As you might reasonably expect, the operations against the Kyriaki, which are shark-like parasites that cut your lungs apart from the inside, are the ones that I have the most trouble with. Realizing that I only had to touch the small ones with the laser twice instead of keeping it on and burning through most of the organ that they were hiding in helped, but they still cause a lot of damage that you have to chase around and repair very quickly - especially the star-shaped cut that the large ones make when they emerge. Part of why I'm not particularly bothered by the game's content now, though, is that it makes you think of everything as a puzzle to be solved.
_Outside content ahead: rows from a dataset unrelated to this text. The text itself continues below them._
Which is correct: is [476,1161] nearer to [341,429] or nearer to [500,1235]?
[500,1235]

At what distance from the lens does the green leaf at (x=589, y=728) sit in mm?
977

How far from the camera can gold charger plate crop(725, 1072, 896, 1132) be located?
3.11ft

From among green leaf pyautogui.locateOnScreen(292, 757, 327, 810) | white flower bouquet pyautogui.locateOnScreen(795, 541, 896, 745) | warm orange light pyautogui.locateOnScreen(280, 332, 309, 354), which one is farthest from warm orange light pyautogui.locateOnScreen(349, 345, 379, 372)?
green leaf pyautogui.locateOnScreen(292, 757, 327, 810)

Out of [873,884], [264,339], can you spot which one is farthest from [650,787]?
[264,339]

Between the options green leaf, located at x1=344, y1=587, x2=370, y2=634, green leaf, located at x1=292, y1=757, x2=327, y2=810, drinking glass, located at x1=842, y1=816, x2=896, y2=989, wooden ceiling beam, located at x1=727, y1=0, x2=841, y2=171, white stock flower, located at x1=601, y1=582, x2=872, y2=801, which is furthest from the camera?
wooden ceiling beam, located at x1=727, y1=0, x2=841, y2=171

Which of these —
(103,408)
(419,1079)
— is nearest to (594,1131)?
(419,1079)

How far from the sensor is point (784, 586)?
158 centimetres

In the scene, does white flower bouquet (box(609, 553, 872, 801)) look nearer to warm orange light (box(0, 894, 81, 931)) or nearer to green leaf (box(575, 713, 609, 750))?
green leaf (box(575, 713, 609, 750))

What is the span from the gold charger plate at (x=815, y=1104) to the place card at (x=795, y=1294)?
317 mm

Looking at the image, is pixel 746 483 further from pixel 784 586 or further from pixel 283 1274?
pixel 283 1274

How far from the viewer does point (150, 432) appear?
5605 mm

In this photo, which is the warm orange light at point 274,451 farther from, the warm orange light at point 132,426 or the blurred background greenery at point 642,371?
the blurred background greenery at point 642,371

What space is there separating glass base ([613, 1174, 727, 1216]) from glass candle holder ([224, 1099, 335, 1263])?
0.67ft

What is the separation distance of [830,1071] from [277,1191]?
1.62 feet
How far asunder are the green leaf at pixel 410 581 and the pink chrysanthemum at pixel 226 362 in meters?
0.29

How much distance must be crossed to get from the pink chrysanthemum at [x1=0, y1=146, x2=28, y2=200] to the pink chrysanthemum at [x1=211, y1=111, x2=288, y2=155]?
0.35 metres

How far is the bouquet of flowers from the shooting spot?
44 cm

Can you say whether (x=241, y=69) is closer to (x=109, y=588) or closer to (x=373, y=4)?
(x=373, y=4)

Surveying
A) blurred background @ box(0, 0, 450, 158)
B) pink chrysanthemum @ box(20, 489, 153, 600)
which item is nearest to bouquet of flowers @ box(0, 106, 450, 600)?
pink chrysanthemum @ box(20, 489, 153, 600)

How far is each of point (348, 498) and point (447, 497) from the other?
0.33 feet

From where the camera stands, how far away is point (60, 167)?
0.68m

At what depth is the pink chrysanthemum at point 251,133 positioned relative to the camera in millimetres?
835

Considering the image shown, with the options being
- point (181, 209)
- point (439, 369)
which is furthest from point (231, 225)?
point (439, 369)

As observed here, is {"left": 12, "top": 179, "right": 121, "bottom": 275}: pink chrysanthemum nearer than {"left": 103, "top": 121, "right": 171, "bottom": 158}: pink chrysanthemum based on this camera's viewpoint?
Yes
The most blatantly puzzle game-like disease so far has been Triti, which could have been out of Wondermaths and takes the form of a tesselating mass of triangles that regrows if you don't pull the spikes at the corners out in the right order, like a really malicious Conway's Life. I had a lot of trouble with this one and just got it by sheer idiotic perseverance when I first encountered it, forcing it into a corner where it didn't regrow. I've now been provided with a description of it from
Come to think of it, I haven't been using the Healing Touch much - it's a special ability that you get which slows down the passage of time for a while, and even though it's meant to be most of the point of the plot of the game I completely forgot about it after it stopped actually prompting me to use it. Trying that might make things a little easier.